To counter the Macedonian invasion, Cleomenes moved to raise the largest force that he was able. He was able to muster an army of 20,650 men. This consisted of the Spartan levy of hoplites, possibly 2,000 Lacedaimonians armed in the fashion of Macedonian phalangists, contingents of perioeci, and mercenaries with 650 cavalry. Cleomenes managed to fortify the passes leading into Laconia with a series of barricades and trenches before moving with his army to assume a position at the pass at Sellasia on the northern frontier of Laconia.

===Battle===
When Antigonus and his army arrived at Sellasia, they found the Spartan army occupying strong positions on the hills, Olympus and Euas, with the Oenous River running between them. Eucleidas with the perioeci and the allies were stationed on Euas, while Cleomenes held Olympus with the Spartans and mercenaries. On the flat ground between the hills, Cleomenes deployed his cavalry and the remainder of his mercenaries. The strength of the Spartan deployment prompted the Macedonians to not launch an immediate assault against the Lacedaemonians.

Antigonus placed his phalanxes facing the Lacedaemonian infantry which was arrayed at the top of the two hills, with the order to advance and take the heights. His cavalry of Macedonians, Achaeans, Boeotians, and mercenaries under the command of Alexander, were arrayed in front of the enemy cavalry in the centre.

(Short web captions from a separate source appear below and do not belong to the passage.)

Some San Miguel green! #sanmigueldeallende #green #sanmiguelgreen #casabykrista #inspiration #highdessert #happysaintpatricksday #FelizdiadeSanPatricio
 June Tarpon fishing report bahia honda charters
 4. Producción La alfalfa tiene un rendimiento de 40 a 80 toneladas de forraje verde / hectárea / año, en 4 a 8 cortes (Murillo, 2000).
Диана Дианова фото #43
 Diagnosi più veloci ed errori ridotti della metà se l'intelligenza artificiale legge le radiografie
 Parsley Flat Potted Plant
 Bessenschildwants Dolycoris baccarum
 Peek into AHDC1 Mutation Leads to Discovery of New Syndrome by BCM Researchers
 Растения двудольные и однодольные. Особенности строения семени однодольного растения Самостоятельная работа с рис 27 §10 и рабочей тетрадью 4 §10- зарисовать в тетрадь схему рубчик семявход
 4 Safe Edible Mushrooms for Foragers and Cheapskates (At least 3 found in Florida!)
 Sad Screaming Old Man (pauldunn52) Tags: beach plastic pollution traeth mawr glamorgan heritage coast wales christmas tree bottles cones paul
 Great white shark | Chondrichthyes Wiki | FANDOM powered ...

The allied right wing advanced against the Lacedaemonians on Euas, but was attacked in the flank by enemy infantry that was initially arrayed with the cavalry. Without cover from their heavy infantry, the advancing allies were hard pressed by the Spartans from the rear and the front, until the Arcadian cavalryman Philopoemen, disregarding the orders, charged with the men who would follow. This timely initiative saved the light infantry on Euas from annihilation and paved the way to victory, as the Illyrians and other light infantry soon drove the Spartans from the hill and killed Eucleidas. After the battle, Antigonus praised Philopoemen's initiative and reproved his own commander Alexander.

The battle on Olympus between the two phalanxes lasted longer, but when the allied reinforcements from Euas took the enemy in the flank, the Spartans fought almost to the last man, until their king fled the field with a handful of companions. According to Plutarch, out of 6,000 Spartiates, only 200 survived, the others preferring honourable death to disgrace. Accompanied by his closest friends, Cleomenes took a ship in Gythium to reach his mother and sons in Alexandria where he stayed in exile until his death three years later.